Conflict uproots refugees a 2nd time

Men jailed for days, as family members are moved elsewhere

April 11, 2002|By Peter Hermann | Peter Hermann,SUN FOREIGN STAFF

RUMANA, West Bank - Detained by the Israeli army, interrogated, stripped to his underwear, then released at a military outpost in the middle of the night, Khalid Nijam walked to this dusty village yesterday in search of his family.

He and his family - wife, mother, sister and two young children - lived in the Jenin refugee camp, the densely populated city-within-a-city that was virtually emptied and destroyed this week by battles between the Israeli army and Palestinian gunmen.

Nijam, 36, pushed through a crowd of anxious men ---- dirty, hungry, wearing borrowed clothes - the better to scan a list of names tacked to the walls of the village mosque. All of these men were newly released prisoners, none of them charged with a crime.

EXCERPTED RECORDS ::
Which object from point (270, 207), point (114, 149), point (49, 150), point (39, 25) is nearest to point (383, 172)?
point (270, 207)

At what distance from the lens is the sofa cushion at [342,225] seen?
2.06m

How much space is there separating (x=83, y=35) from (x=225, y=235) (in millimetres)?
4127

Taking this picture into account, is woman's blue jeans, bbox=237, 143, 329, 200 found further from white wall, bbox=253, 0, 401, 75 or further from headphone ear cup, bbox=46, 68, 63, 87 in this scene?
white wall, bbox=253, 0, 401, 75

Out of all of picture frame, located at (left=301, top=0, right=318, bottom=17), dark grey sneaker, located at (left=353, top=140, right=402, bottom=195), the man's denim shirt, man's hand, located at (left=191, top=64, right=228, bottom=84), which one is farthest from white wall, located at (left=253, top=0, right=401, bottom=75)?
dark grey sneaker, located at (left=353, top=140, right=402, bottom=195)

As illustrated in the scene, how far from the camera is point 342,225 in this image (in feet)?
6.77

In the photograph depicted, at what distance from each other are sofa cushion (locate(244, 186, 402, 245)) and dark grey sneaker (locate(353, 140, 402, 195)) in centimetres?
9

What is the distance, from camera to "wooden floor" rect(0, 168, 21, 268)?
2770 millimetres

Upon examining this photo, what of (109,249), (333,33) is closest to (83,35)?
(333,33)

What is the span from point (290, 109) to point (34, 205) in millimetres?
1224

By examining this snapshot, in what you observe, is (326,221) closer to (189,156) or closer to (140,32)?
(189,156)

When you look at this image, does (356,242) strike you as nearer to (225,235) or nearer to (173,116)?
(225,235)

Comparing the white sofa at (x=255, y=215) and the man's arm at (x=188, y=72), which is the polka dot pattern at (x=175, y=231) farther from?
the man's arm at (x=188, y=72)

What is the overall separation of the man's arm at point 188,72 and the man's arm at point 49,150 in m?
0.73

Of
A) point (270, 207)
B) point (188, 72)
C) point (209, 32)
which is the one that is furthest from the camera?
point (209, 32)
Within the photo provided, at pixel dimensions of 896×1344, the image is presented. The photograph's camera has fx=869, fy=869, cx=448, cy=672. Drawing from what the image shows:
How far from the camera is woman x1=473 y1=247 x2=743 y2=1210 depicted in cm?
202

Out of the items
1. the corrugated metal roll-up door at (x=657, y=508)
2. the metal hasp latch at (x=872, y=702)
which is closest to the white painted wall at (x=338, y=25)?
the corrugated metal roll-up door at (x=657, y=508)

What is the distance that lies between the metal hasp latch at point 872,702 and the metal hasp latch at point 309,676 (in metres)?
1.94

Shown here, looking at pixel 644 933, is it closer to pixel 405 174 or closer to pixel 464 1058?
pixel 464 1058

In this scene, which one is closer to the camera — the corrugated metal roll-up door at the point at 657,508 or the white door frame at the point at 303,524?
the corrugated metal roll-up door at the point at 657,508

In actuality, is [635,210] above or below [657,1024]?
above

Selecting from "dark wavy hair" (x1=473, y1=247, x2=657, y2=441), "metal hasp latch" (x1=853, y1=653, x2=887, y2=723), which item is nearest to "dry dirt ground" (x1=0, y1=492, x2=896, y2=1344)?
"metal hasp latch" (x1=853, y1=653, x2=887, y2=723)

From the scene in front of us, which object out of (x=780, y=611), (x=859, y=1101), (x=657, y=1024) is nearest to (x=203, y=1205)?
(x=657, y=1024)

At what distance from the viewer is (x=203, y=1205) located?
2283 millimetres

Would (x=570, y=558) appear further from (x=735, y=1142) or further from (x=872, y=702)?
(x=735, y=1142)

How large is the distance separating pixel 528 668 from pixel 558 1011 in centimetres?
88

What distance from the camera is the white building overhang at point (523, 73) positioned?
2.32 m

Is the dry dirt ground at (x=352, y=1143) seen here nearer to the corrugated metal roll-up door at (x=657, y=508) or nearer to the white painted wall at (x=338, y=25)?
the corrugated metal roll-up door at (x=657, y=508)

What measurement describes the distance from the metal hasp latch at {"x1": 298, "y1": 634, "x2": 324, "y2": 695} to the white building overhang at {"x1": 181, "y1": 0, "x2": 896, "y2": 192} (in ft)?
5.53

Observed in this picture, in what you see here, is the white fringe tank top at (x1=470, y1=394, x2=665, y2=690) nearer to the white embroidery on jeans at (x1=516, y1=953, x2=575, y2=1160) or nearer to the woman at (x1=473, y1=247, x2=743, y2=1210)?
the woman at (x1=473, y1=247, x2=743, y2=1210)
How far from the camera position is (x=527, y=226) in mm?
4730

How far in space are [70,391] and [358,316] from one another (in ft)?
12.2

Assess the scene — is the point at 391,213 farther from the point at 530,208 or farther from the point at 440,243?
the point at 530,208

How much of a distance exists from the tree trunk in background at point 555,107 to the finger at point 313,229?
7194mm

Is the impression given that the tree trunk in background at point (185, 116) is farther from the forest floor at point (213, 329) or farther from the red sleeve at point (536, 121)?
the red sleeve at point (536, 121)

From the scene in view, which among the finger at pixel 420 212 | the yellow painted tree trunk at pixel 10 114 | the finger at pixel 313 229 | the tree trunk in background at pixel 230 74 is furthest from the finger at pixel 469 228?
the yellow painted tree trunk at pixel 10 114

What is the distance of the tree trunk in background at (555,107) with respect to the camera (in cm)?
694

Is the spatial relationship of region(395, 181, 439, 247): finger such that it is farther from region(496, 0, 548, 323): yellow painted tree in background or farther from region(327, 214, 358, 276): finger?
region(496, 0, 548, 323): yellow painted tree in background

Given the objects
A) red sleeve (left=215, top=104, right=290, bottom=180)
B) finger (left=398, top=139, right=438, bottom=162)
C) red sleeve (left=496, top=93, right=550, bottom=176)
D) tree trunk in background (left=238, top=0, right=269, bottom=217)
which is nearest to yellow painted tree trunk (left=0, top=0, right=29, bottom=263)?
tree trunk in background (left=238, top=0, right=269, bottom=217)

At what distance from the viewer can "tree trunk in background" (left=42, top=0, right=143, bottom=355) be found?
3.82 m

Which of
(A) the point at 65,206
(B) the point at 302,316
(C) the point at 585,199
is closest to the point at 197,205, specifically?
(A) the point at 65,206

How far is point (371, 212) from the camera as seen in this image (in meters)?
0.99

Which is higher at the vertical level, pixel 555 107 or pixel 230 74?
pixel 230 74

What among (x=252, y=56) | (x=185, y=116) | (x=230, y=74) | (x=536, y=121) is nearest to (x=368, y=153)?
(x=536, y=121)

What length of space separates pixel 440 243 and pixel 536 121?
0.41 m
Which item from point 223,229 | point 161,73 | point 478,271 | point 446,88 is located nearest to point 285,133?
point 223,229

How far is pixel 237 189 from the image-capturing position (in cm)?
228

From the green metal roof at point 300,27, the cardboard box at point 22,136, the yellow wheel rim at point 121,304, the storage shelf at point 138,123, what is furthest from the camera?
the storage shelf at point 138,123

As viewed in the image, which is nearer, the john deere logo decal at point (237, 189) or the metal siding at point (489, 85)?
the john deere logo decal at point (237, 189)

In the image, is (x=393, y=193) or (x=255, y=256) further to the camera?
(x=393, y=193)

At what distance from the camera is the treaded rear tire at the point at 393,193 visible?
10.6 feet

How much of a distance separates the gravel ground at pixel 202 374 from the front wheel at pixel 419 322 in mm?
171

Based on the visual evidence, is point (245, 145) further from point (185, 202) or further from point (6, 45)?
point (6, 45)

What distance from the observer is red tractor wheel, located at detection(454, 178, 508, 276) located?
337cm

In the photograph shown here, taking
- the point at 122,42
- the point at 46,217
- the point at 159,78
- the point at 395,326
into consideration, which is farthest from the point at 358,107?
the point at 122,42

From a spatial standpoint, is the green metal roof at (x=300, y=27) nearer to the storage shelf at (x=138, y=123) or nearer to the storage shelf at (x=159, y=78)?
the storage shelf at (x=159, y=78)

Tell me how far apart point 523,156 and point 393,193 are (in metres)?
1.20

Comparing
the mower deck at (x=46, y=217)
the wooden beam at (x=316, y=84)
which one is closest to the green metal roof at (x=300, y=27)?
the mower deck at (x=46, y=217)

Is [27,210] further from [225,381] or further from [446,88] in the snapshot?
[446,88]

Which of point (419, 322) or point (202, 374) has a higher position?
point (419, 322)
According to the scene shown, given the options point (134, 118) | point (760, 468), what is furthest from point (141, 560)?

EXERCISE AIM :: Render this sentence from the news article about the Jenin refugee camp in Spanish: "All of these men were newly released prisoners, none of them charged with a crime."

RESULT FOR THIS TASK :: Todos estos hombres eran prisioneros recién liberados, ninguno de ellos acusado de delito alguno.